| WHAT YOU NEED TO DO |
Transcribe each line of the material as it is, and drop any picture.

| SUPPLIED MATERIAL |
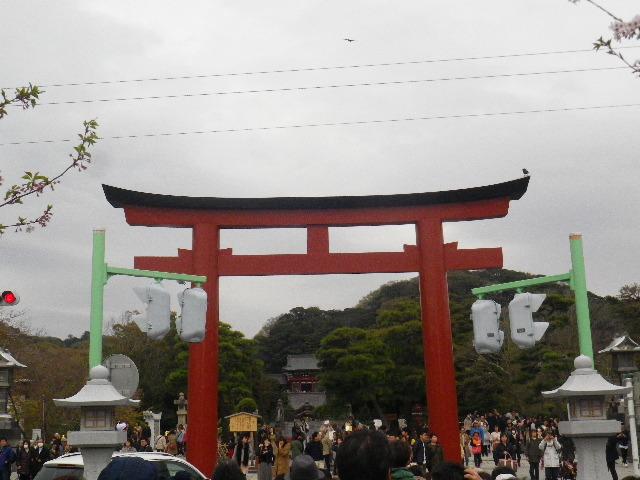"""08) 段葛の終り周辺から """" 三の鳥居 """"。山を背景にする視線方向の柱状構造物は緑色塗装で、この写真にはない建物を背景にする視線方向の柱状構造物は焦茶色塗装で以前から実施済み"""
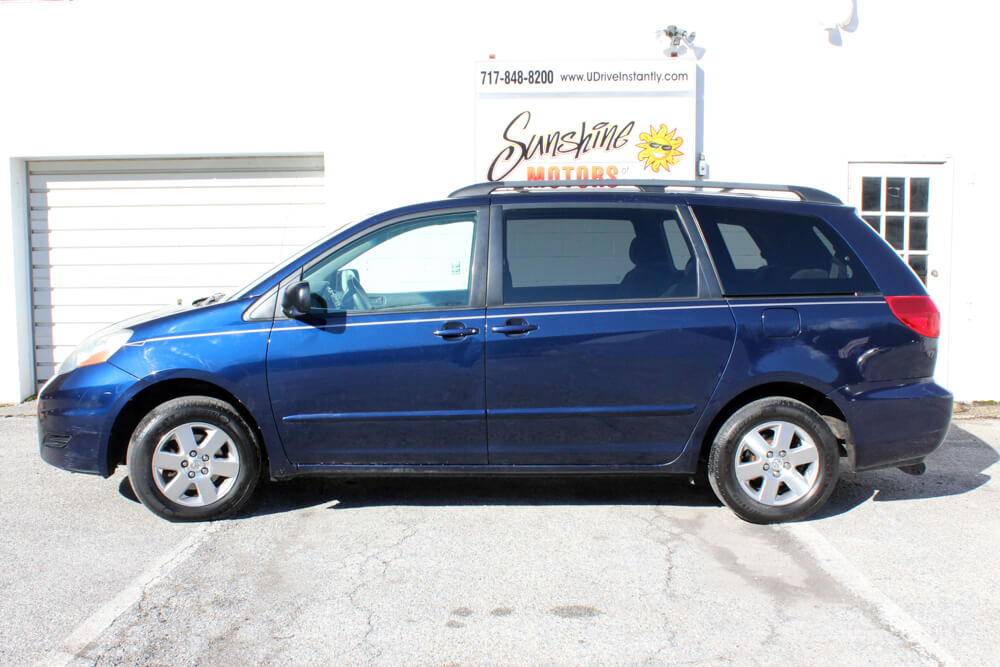2006 Toyota Sienna Side Buy Here Pay Here York PA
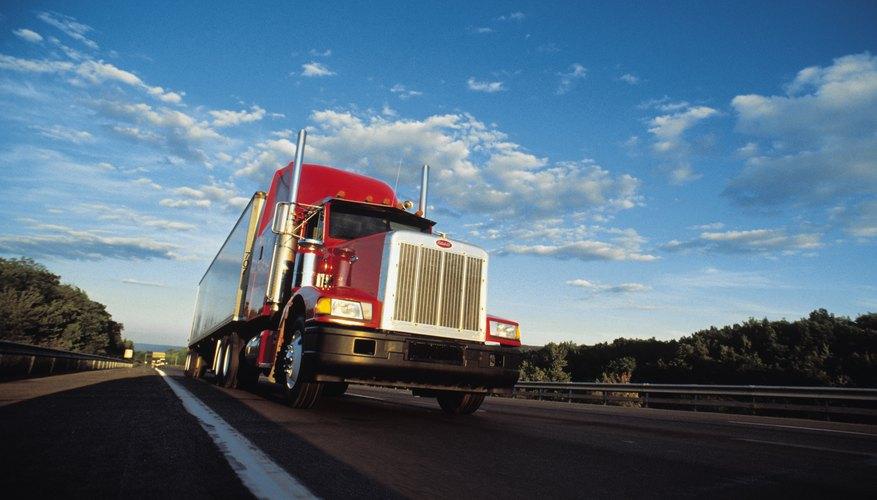 El seguro comercial protege tanto la mercadería que transportas como el vehículo mismo.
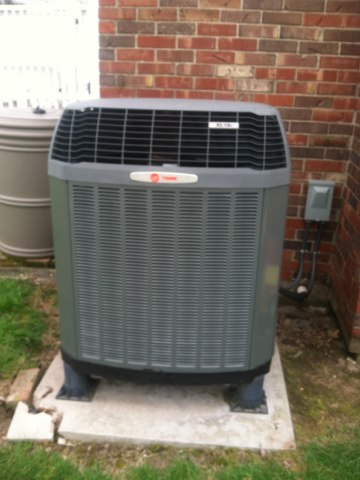 Lizton, IN - Repairing and servicing a Trane heat pump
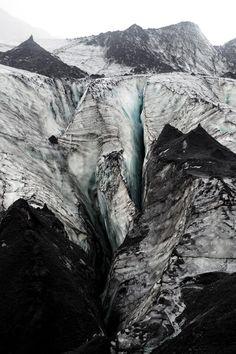 A glacier walk – What Katie Does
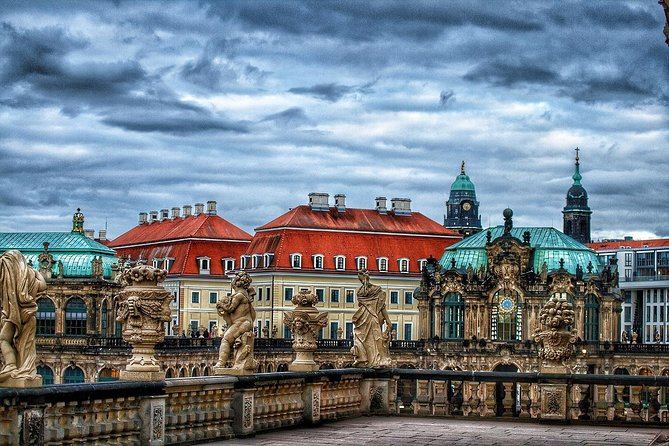 Transfer from Prague to Berlin: Private sightseeing daytrip with two stops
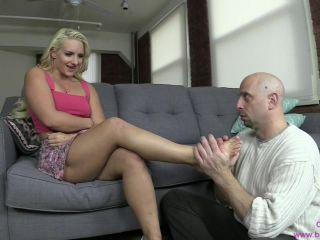 Porn online Face Sitting – Brat Princess 2 – Cali Carter – Uses Perverted Puckermans Face to Get Off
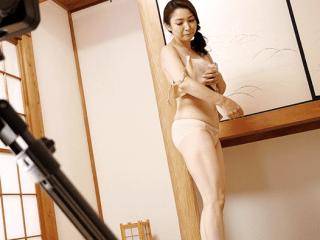 【初撮り】清楚な雰囲気と垂れ乳&デカ乳輪のギャップがエロすぎる43歳美人妻!セックスが大好き奥さんが初脱ぎで乱れまくり!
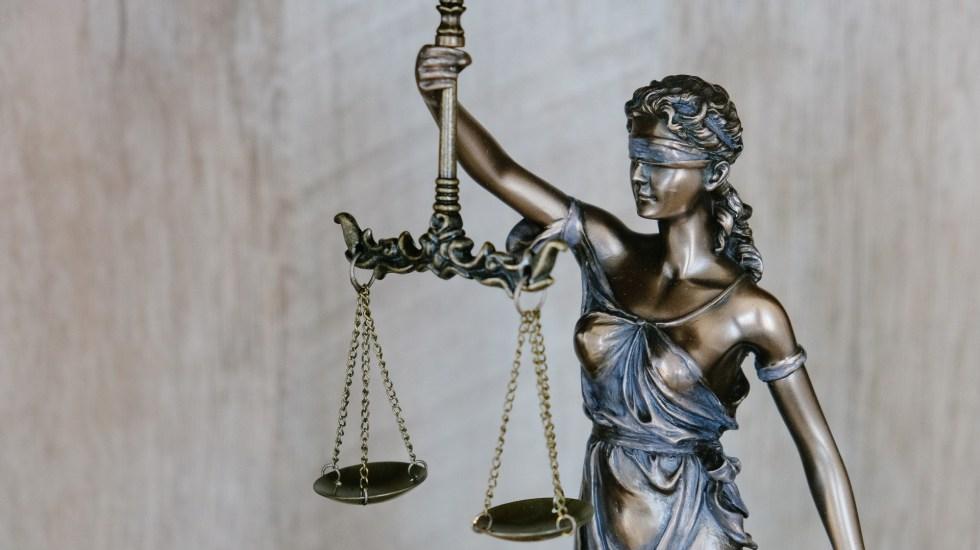 """Morena asegura que Poder Judicial protege a """"élite rapaz y corrupta"""" - Figura de Dama de la Justicia. Foto de Tingey Injury Law Firm / Unsplash"""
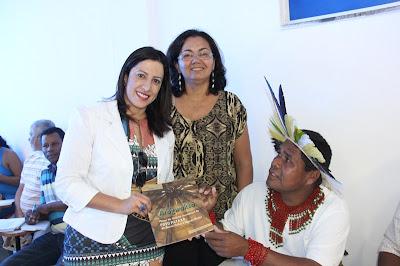 Lideranças indígenas participam de reunião de trabalho com prefeita Cláudia Oliveira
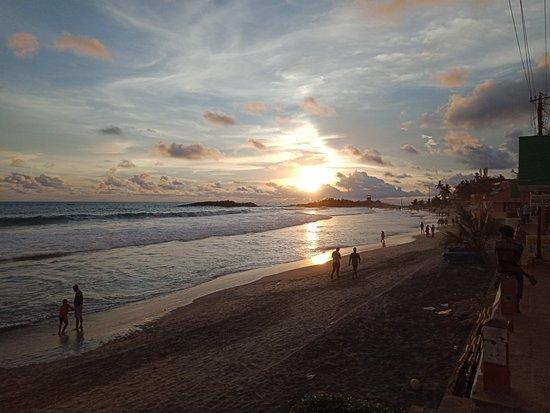 Lighthouse Beach: IMG20180511182230_large.jpg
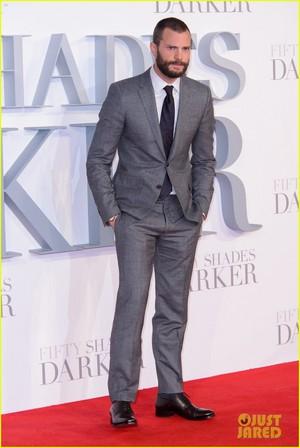Jamie Dornan and Wife Amelia Warner Look So In amor at 'Fifty Shades Darker' Londres Premiere!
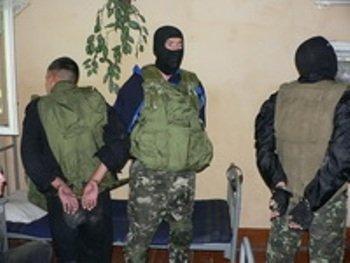 """Террористы """"захватили"""" военный объект"""
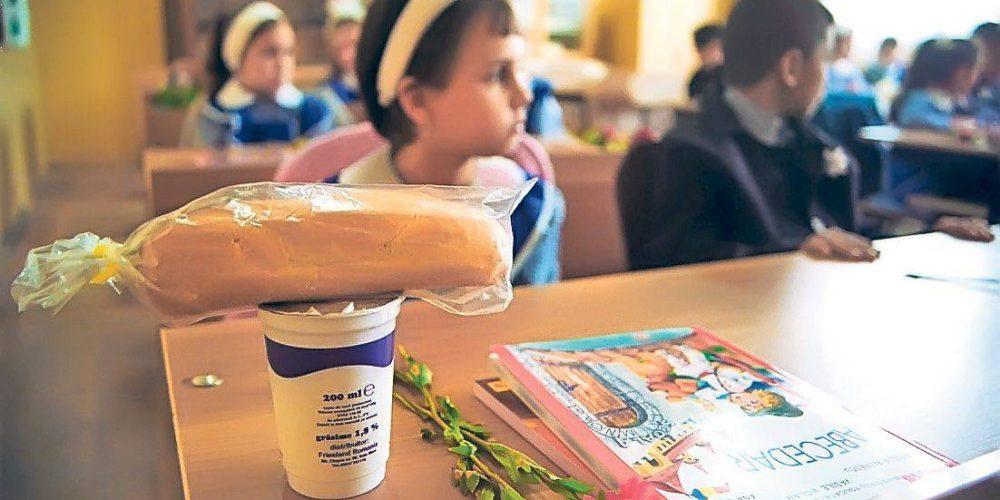 Laptele şi produsele de panificaţie, asigurate elevilor din județ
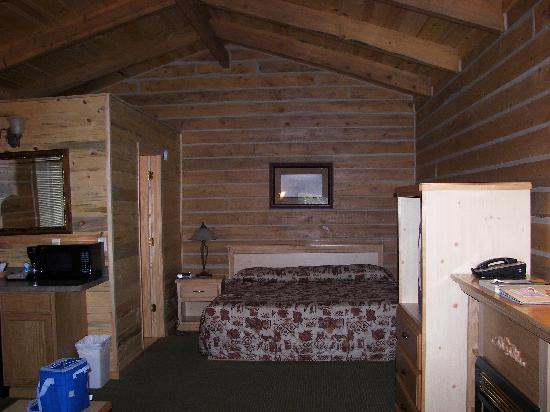 Rock Crest Lodge: insike the cabin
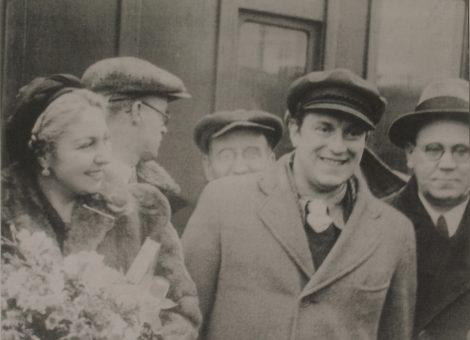 Известные испанские писатели Мария-Тереса Леон и Рафаэль Альберти с советским детским поэтом Самуилом Маршаком. 1937 год.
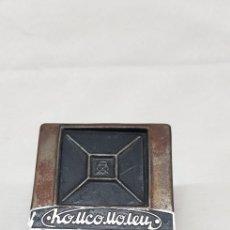 Antigüedades: POSIBLE ACCESORIO DE CÁMARA FOTOGRÁFICA. Lote 176449909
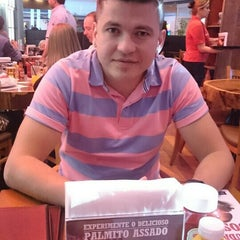 Photo taken at Madero Burger & Grill by Rodsney S. on 7/26/2015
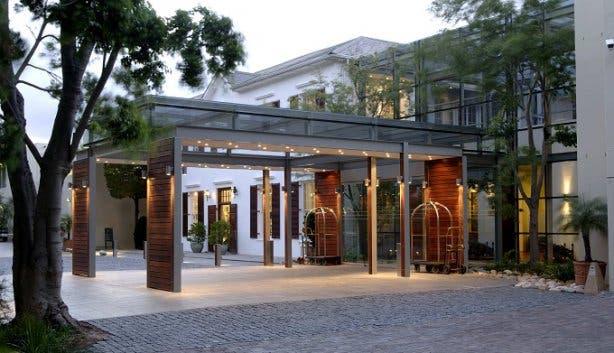 Vineyard Hotel Plays 3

| REPLY |
"""08) 段葛の終り周辺から """" 三の鳥居 """"。山を背景にする視線方向の柱状構造物は緑色塗装で、この写真にはない建物を背景にする視線方向の柱状構造物は焦茶色塗装で以前から実施済み"""
2006 Toyota Sienna Side Buy Here Pay Here York PA
 El seguro comercial protege tanto la mercadería que transportas como el vehículo mismo.
 Lizton, IN - Repairing and servicing a Trane heat pump
 A glacier walk – What Katie Does
 Transfer from Prague to Berlin: Private sightseeing daytrip with two stops
 Porn online Face Sitting – Brat Princess 2 – Cali Carter – Uses Perverted Puckermans Face to Get Off
 【初撮り】清楚な雰囲気と垂れ乳&デカ乳輪のギャップがエロすぎる43歳美人妻!セックスが大好き奥さんが初脱ぎで乱れまくり!
 """Morena asegura que Poder Judicial protege a """"élite rapaz y corrupta"""" - Figura de Dama de la Justicia. Foto de Tingey Injury Law Firm / Unsplash"""
 Lideranças indígenas participam de reunião de trabalho com prefeita Cláudia Oliveira
 Lighthouse Beach: IMG20180511182230_large.jpg
Jamie Dornan and Wife Amelia Warner Look So In amor at 'Fifty Shades Darker' Londres Premiere!
 """Террористы """"захватили"""" военный объект"""
 Laptele şi produsele de panificaţie, asigurate elevilor din județ
 Rock Crest Lodge: insike the cabin
 Известные испанские писатели Мария-Тереса Леон и Рафаэль Альберти с советским детским поэтом Самуилом Маршаком. 1937 год.
 Antigüedades: POSIBLE ACCESORIO DE CÁMARA FOTOGRÁFICA. Lote 176449909
 Photo taken at Madero Burger & Grill by Rodsney S. on 7/26/2015
 Vineyard Hotel Plays 3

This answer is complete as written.